| Summary: | 碩士 === 國立臺灣大學 === 資訊管理研究所 === 90 === GPRS is a better solution to mobile data transfer before the coming of 3G network. By using packet-switched technique, one to eight time-slot channels can be dynamically assigned to GPRS users on demand. Because GSM and GPRS users share the same channels and resources, the admission control of different type of traffics is needed to optimize the data channel allocation. The methodology of dynamic slot allocation plays an important role on both maximizing the system revenue and satisfying users’ QoS requirements. We try to find out the best methodology to get the maximum system revenue considering the call blocking probability constraints.

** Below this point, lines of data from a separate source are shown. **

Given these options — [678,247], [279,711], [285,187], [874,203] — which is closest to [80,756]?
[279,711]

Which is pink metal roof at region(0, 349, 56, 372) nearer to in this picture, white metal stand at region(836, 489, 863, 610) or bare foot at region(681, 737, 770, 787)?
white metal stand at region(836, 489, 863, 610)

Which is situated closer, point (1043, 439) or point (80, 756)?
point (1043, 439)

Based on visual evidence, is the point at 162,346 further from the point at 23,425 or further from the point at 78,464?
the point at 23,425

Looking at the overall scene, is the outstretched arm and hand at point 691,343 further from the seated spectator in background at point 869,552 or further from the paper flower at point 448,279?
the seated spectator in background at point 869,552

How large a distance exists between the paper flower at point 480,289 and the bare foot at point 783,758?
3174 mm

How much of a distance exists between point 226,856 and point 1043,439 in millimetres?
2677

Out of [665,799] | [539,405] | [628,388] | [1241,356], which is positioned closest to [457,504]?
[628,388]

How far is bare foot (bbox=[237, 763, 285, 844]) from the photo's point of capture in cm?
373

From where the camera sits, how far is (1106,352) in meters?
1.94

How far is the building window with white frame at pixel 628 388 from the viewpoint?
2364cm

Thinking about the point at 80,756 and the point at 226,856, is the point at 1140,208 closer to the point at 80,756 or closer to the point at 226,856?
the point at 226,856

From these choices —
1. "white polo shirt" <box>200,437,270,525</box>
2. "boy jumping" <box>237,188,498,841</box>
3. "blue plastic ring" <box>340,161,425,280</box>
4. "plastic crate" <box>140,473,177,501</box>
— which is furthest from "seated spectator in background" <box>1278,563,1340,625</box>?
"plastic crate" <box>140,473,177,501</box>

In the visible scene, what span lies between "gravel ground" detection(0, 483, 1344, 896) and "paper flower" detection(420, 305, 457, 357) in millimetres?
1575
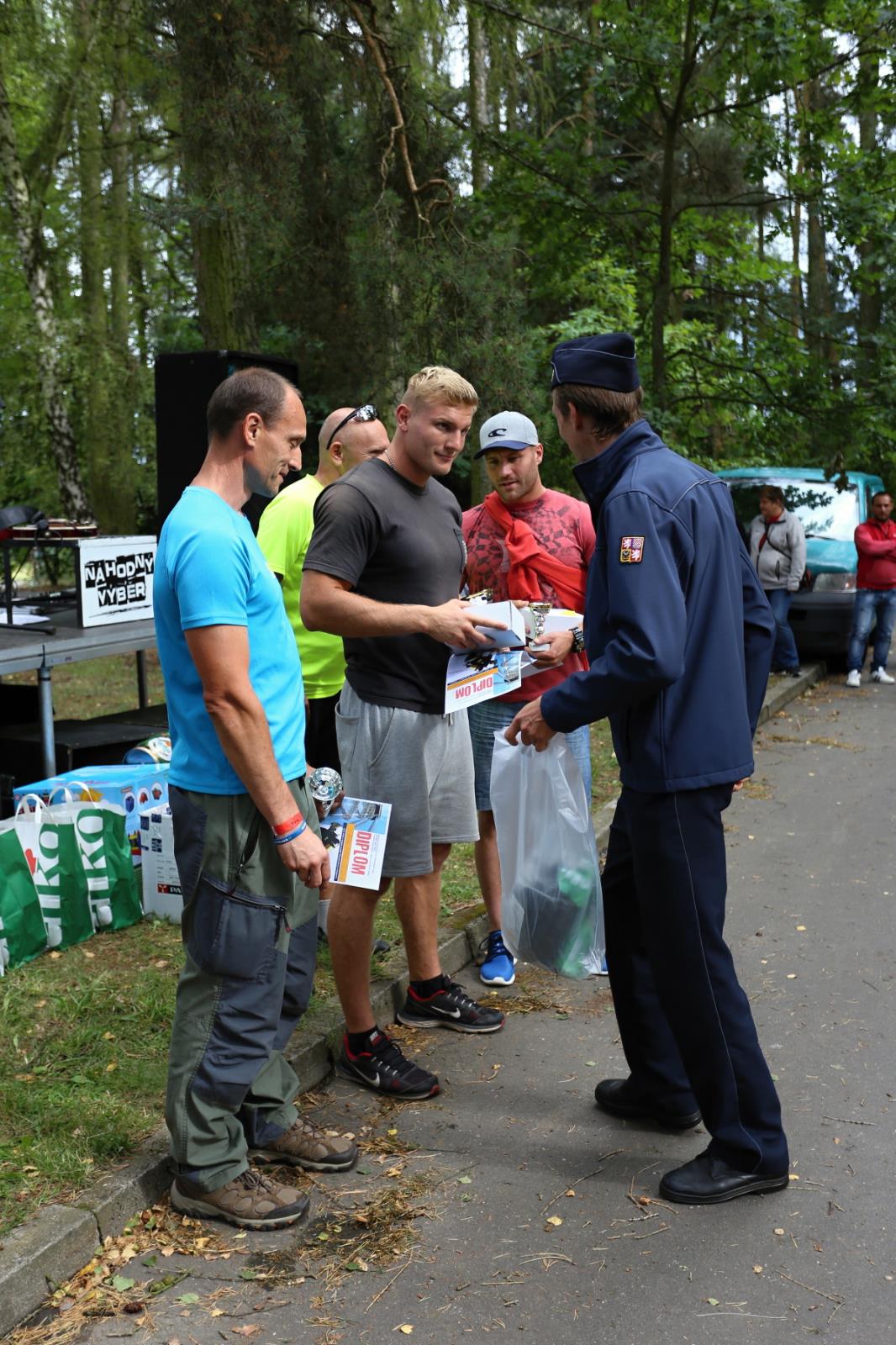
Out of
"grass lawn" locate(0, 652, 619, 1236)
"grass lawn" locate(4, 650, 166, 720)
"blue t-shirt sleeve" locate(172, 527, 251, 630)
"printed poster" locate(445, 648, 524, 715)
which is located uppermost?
"blue t-shirt sleeve" locate(172, 527, 251, 630)

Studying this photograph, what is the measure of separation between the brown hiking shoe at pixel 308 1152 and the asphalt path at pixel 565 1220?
5cm

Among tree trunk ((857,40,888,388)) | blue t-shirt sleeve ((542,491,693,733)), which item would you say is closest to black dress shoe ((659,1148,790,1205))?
blue t-shirt sleeve ((542,491,693,733))

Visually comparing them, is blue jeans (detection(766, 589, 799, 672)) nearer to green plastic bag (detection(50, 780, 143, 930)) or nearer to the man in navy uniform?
green plastic bag (detection(50, 780, 143, 930))

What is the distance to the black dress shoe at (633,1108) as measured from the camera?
3.68m

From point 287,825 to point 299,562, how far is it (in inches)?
76.3

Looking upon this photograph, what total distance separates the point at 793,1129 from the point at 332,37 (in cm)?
913

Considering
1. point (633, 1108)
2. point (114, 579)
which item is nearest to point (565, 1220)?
point (633, 1108)

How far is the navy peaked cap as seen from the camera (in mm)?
3266

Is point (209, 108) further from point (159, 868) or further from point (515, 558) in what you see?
point (159, 868)

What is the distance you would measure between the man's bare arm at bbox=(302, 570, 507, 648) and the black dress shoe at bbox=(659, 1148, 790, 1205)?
1.57 meters

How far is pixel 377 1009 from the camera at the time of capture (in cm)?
455

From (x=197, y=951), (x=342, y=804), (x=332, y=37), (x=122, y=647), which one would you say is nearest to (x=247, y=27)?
(x=332, y=37)

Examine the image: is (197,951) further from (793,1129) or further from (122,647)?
(122,647)

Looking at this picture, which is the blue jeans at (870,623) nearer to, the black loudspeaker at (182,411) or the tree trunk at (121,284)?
the black loudspeaker at (182,411)
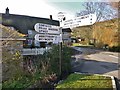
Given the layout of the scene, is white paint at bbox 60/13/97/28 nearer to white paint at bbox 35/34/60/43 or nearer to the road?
white paint at bbox 35/34/60/43

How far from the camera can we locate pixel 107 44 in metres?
32.6

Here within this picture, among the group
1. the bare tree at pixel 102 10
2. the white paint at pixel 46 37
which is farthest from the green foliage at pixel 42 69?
the bare tree at pixel 102 10

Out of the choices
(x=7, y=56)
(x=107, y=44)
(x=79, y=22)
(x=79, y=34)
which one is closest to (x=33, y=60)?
(x=7, y=56)

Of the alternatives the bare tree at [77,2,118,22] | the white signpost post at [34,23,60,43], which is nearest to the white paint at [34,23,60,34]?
the white signpost post at [34,23,60,43]

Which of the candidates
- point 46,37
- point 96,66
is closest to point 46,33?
point 46,37

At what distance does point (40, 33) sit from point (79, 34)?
115 feet

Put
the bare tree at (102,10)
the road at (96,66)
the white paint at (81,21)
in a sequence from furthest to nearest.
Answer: the bare tree at (102,10) < the road at (96,66) < the white paint at (81,21)

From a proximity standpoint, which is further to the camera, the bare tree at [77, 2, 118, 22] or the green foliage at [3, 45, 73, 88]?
the bare tree at [77, 2, 118, 22]

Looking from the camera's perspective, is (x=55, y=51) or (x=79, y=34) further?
(x=79, y=34)

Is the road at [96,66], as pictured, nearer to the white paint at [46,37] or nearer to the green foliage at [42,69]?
the green foliage at [42,69]

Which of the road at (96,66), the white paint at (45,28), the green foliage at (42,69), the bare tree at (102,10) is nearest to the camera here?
the white paint at (45,28)

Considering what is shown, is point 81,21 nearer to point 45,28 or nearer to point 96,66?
point 45,28

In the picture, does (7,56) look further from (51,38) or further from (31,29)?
(31,29)

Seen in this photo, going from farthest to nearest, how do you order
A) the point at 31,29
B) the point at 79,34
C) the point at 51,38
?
the point at 79,34 < the point at 31,29 < the point at 51,38
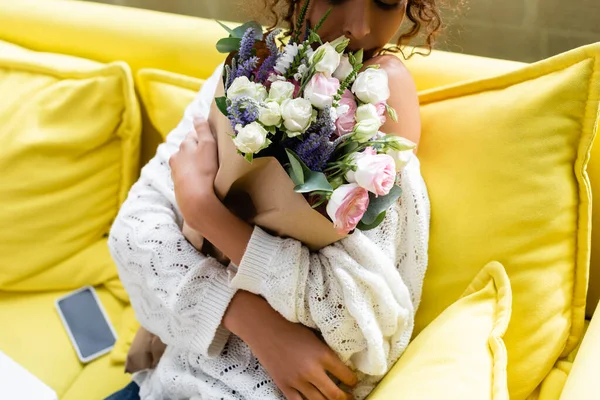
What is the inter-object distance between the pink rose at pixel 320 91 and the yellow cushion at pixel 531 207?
14.8 inches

We propose two mathematical models to deal with the slot allocation problem in this thesis. The goal of our model is to find a slot allocation policy to maximize the system revenue considering the capacity and the call blocking probability constraints. The main difference between two models is the time type. The first model is discrete-time case, and the other is continuous-time case. Markovian decision process can be applied to solve the problem of maximizing system revenue without the call blocking probability constraints. In order to take the call blocking probability constraints into account, we propose three approaches: linear programming in Markovian decision process, Lagrangian relaxation with Markovian decision process, and the expansion of the Markovian decision process. The most significant and contributive part of this thesis is that we combine the Lagrangian relaxation and the Markovian decision process and use it to successfully solve the Markovian decision process with additional constraints.
The computational results are good in our experiments. We can find a slot allocation policy to maximize the system revenue under the call blocking probability constraints. Compared to the policy that the vendors often used, the policy we found has great improvement in system revenue. Thus, our model could provide much better decisions for system vendors and network planners.
|
|---|